DOCUMENT EXCERPT:
⁂

Benally, in turn, relied on Williams v. Price, 343 F.3d 223, 235–37 (3d Cir.2003). Benally, 546 F.3d at 1236. There, the Third Circuit held that "state courts did not violate ‘clearly established Federal law’ in refusing to consider" statements regarding racial bias made during jury deliberations. Williams, 343 F.3d at 236. However, the court's analysis was limited to habeas corpus review. Id. at 228–29. Accordingly, judges and commentators have criticized Benally 's reliance on Williams in applying the holding to a direct appeal. See, e.g., United States v. Benally, 560 F.3d 1151, 1154 (10th Cir.2009) (Briscoe, J., dissenting), denying reh'g en banc 546 F.3d 1230 ; Rabin, 14 U. Pa. J. Const. L. at 547–48 ; Brandon C. Pond, Note, Juror Testimony of Racial Bias in Jury Deliberations: United States v. Benally and the Obstacle of Federal Rule of Evidence 606(b), 2010 BYU L.Rev. 237, 246–47.

⁂

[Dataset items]
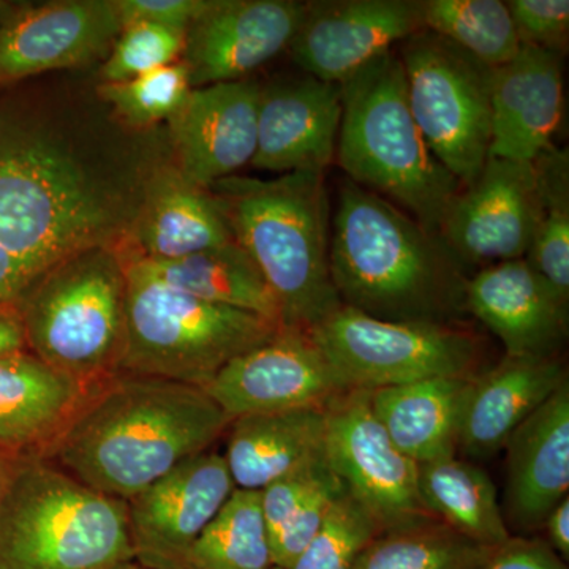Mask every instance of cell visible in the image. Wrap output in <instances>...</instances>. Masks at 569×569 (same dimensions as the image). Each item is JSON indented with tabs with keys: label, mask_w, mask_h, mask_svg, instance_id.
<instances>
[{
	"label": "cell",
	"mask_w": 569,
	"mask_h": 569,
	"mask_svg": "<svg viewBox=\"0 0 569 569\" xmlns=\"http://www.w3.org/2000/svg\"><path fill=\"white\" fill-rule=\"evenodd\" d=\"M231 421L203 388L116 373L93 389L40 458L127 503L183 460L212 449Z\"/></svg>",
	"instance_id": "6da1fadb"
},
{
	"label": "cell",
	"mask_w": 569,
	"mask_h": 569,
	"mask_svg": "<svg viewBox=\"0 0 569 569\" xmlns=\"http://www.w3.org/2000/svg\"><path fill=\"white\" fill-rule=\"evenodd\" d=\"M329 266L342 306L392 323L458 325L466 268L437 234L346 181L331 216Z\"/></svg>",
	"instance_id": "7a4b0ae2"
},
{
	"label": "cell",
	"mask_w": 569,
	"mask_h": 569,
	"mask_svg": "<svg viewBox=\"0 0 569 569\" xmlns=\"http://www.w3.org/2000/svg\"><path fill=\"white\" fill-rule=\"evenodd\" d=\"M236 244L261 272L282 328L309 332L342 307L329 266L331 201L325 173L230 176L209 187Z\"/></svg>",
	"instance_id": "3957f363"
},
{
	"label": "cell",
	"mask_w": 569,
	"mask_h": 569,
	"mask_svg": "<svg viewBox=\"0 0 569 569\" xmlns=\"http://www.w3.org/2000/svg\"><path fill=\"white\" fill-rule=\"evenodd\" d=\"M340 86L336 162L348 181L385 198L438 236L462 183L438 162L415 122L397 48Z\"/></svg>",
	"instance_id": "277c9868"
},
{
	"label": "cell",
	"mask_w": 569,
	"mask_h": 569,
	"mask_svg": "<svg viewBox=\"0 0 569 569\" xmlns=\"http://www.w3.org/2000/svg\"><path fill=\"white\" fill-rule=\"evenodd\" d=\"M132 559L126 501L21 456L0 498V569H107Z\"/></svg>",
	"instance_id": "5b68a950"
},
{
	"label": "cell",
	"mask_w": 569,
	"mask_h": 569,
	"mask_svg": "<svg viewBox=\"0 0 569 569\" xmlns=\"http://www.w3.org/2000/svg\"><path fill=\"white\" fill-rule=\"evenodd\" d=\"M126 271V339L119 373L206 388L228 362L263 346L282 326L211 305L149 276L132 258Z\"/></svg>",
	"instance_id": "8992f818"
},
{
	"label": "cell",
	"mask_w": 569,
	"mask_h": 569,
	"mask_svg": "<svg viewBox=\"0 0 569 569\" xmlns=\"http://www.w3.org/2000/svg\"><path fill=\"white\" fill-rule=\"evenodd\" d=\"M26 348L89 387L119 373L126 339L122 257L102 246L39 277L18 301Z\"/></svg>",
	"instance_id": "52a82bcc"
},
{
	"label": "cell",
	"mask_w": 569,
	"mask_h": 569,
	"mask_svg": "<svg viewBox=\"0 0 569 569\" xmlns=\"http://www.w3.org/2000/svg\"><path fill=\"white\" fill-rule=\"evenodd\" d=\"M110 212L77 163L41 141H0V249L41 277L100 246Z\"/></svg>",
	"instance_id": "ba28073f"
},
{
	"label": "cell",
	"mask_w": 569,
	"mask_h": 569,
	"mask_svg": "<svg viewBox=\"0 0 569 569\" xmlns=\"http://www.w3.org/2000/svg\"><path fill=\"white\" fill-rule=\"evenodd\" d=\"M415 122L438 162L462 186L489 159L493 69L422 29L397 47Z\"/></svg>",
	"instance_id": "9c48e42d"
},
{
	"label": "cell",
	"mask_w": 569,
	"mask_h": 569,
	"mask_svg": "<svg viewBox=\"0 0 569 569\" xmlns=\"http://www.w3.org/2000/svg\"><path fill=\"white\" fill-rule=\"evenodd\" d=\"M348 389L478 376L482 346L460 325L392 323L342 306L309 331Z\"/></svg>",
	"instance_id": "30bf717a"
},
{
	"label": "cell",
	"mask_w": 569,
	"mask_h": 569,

⁂

PROBLEM SET:
A: Name each source cited after "See, e.g.," in the excerpt on Benally, with the citation as the excerpt gives it.
B: Does the excerpt on Benally support each statement? Answer yes or no for each, quoting the words that decide it.
(i) The court's analysis in Williams was limited to habeas corpus review.
(ii) Williams v. Price was decided by the Tenth Circuit.
(iii) Judge Briscoe dissented from the denial of rehearing en banc in Benally.
C: Go on with the excerpt on Benally, beginning right after its final citation.
Nothing in the listing is needed for this work.

RESULTS FOR THE EXERCISE:
A:
1. United States v. Benally, 560 F.3d 1151, 1154 (10th Cir.2009) (Briscoe, J., dissenting), denying reh'g en banc 546 F.3d 1230
2. Rabin, 14 U. Pa. J. Const. L. at 547–48
3. Brandon C. Pond, Note, Juror Testimony of Racial Bias in Jury Deliberations: United States v. Benally and the Obstacle of Federal Rule of Evidence 606(b), 2010 BYU L.Rev. 237, 246–47

B:
(i) Yes: "However, the court's analysis was limited to habeas corpus review."
(ii) No: "Williams v. Price, 343 F.3d 223, 235–37 (3d Cir.2003)"
(iii) Yes: "(Briscoe, J., dissenting), denying reh'g en banc 546 F.3d 1230"

C:
¶ 115 In Tanner, the defendant attempted to introduce juror testimony that during deliberations some jurors were intoxicated. Tanner, 483 U.S. at 116–17, 107 S.Ct. 2739. The Supreme Court held that the juror testimony was barred by Fed.R.Evid. 606(b), when used to impeach the jury's verdict. Id. at 122, 107 S.Ct. 2739. However, Tanner is distinguishable because it did not deal with racial bias and because the jurors' intoxication did not conclusively demonstrate that the jurors would be incapable of rendering an impartial and fair verdict. Id. at 126, 107 S.Ct. 2739. The Court noted that the "allegations of incompetence [were] meager," and "[t]he only allegations concerning the jurors' ability to properly consider the evidence were [the affiant's] observations that some jurors were ‘falling asleep all the time during the trial,’ and that his own reasoning ability was affected on one day of the trial." Id. (emphasis in original). Additionally, potential incompetence because of intoxication is fundamentally different from racial prejudice—the latter being more insidious and less readily observable.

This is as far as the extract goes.